[Source data]

::::

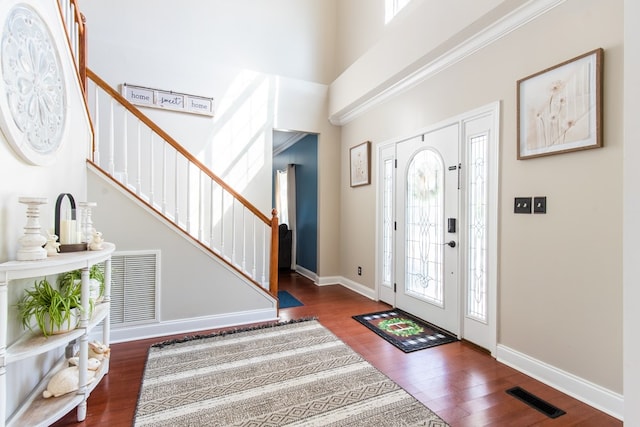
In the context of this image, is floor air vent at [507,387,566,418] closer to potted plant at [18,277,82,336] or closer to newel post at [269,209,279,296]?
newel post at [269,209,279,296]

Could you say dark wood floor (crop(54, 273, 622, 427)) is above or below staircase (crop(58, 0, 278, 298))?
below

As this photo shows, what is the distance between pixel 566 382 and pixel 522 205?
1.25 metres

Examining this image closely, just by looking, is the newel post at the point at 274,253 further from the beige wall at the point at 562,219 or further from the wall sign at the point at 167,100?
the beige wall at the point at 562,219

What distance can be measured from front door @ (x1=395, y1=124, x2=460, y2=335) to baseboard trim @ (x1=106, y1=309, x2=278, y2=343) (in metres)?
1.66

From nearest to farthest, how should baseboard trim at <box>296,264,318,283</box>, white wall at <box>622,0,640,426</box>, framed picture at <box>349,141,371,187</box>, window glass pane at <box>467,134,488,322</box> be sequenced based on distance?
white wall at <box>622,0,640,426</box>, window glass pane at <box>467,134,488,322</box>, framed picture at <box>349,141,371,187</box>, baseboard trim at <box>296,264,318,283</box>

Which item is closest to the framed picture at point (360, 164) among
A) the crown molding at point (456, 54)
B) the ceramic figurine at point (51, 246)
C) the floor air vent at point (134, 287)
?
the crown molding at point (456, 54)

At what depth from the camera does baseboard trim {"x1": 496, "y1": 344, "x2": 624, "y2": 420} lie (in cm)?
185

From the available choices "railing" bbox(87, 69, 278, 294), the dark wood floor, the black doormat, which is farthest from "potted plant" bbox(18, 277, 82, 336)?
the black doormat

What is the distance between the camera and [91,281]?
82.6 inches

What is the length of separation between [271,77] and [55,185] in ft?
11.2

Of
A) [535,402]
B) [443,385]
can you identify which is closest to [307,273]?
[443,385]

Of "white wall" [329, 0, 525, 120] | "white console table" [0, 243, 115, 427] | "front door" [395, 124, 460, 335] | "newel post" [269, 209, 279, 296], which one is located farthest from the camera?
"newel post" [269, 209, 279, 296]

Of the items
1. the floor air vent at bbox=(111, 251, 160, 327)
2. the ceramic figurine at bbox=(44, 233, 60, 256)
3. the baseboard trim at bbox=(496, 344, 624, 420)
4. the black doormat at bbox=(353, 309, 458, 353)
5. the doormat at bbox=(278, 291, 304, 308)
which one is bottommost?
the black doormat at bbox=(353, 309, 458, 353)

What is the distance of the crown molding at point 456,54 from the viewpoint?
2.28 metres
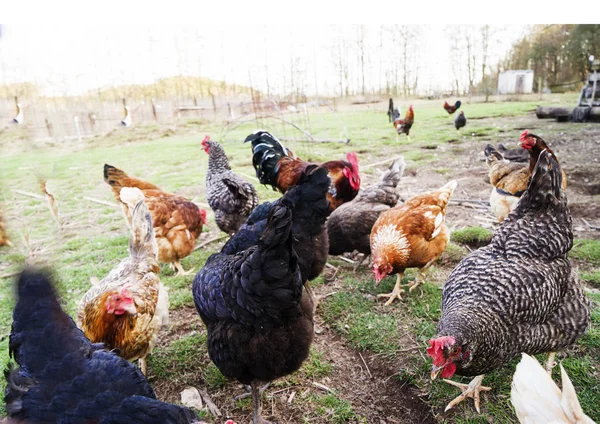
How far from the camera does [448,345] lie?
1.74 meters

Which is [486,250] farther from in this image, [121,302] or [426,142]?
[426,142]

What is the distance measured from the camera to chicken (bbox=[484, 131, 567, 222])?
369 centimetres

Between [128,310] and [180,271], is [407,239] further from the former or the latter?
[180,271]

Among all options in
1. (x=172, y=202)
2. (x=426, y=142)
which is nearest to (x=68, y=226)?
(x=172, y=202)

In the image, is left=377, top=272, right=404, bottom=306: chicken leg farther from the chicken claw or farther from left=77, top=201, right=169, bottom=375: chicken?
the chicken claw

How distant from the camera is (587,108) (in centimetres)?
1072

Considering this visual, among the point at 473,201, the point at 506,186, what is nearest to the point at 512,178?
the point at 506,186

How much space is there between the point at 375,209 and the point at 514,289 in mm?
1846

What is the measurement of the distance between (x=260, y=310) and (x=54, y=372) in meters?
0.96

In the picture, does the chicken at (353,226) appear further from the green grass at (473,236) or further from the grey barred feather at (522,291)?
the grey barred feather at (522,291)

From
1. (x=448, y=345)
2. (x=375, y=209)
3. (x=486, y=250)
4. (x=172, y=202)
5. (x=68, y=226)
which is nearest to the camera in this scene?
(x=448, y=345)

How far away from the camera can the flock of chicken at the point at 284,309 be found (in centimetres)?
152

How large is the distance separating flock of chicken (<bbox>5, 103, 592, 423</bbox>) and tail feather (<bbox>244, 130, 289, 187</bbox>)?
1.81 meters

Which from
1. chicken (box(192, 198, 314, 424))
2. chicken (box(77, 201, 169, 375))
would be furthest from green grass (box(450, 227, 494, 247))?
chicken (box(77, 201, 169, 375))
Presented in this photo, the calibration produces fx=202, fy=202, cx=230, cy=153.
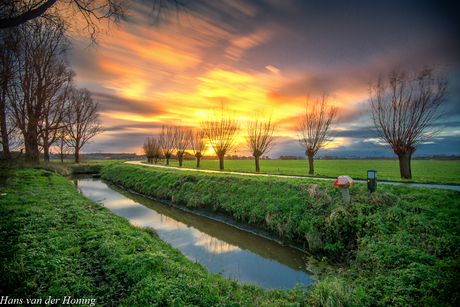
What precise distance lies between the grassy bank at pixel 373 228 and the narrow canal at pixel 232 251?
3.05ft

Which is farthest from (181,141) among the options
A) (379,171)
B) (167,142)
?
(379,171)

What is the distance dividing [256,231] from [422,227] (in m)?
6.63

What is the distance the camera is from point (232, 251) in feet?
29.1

::::

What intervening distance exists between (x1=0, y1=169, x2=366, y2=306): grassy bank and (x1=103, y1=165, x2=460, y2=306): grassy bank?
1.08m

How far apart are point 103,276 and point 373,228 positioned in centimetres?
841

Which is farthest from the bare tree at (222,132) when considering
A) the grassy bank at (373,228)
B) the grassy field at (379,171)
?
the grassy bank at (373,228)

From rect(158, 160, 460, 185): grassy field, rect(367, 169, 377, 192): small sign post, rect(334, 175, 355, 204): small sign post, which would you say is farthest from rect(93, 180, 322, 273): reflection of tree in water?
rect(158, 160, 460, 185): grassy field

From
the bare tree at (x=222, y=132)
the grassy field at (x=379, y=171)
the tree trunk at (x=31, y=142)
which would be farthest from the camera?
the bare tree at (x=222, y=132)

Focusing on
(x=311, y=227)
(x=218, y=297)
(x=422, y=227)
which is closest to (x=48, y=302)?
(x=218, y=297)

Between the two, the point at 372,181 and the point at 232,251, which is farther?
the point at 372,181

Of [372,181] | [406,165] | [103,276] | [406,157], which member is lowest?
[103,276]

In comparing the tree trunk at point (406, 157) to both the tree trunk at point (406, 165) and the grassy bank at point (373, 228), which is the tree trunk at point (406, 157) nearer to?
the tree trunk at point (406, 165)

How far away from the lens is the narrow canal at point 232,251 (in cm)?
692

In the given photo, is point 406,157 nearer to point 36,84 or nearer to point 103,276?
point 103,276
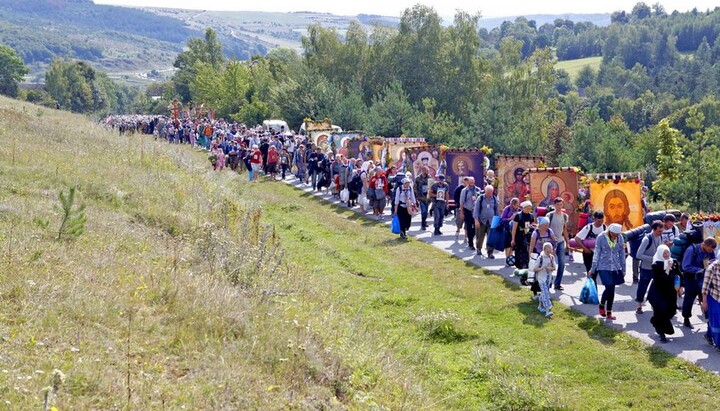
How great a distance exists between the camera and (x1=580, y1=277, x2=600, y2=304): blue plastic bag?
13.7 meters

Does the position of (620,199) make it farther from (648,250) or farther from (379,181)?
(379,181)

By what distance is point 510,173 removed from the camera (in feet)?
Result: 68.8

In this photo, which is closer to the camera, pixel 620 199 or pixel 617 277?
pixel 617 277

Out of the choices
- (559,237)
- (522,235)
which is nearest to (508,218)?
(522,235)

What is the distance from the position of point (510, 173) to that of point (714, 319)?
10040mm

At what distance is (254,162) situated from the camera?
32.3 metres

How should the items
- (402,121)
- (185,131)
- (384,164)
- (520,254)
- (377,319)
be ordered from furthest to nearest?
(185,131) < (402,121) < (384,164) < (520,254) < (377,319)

::::

Count the lines in the entries above that contain the word "picture" and give only the number.

4